Cotton served in the U.S. army during World War II, he killed fifty Japanese soldiers avenging his fallen comrades in an aircraft bombing. Cotton lost his legs to gun-fire (Hank claims he was 6'4" when he went to battle and 5'1" when he returned) and brags that before he passed out, he used the body parts of his fallen allies to beat the Japanese infantry to death. Cotton frequently boasts and exaggerates about his service, but the two most consistent things about his stories are 1 that he killed fifty men and 2 that when he woke up in a veteran hospital he had no shins, his feet having been grafted onto his knees to allow him to walk.
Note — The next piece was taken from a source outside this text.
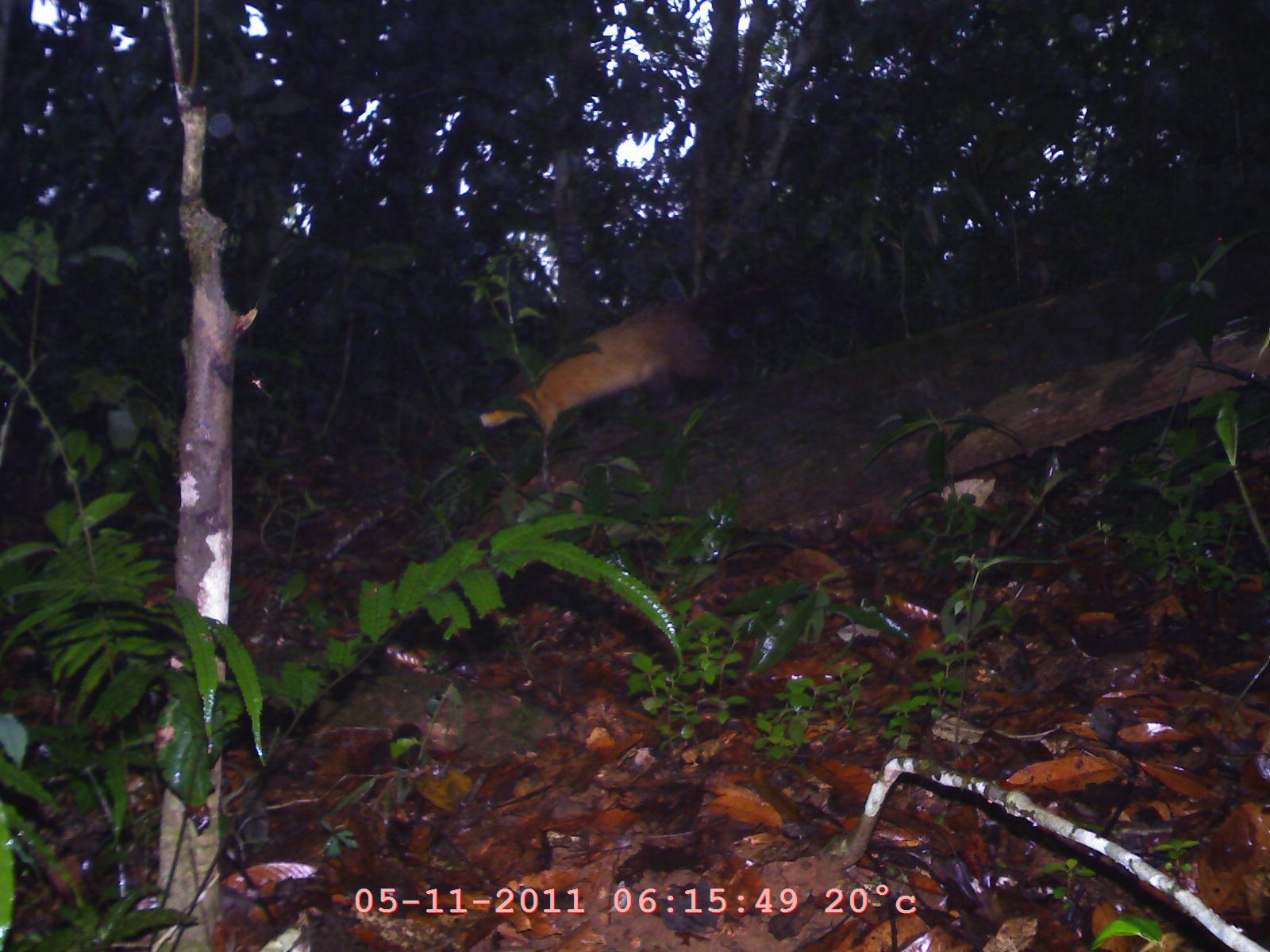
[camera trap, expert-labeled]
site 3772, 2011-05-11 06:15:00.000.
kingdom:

As a result of his service, Cotton has a sense of deep entitlement and no sense of empathy with others.

Cotton is also very sexist and borderline racist, often referring to Japanese and Japanese Americans as Tojos. However, he seems to have no ill will to people of Chinese or Laotian background. He also refers to Nazis as "Nazzys".

Though Cotton is rude, obnoxious, politically-incorrect, and critical of Hank and Peggy, Cotton is a very protective and loving father and grandfather. While Cotton believes cruelty is the best way to ensure Hank becomes strong, he is kind, protective and supportive to Bobby and his friends. This is the most closest Cotton gets to showing his softer side.

On rare occasions, Cotton shows a vulnerable side that he normally keeps hidden: He realizes he was a terrible father and person, hates himself for growing old and becoming disabled, and readily admits that he would die to protect Bobby ("Revenge of the Lutefisk").

In his final appearance in "Death Picks Cotton," Cotton tells Hank on his deathbed that he knows he was hard on him his whole life, but it was not because he hates him. However, when Hank admits to his father that he loves him, Cotton berates him for this.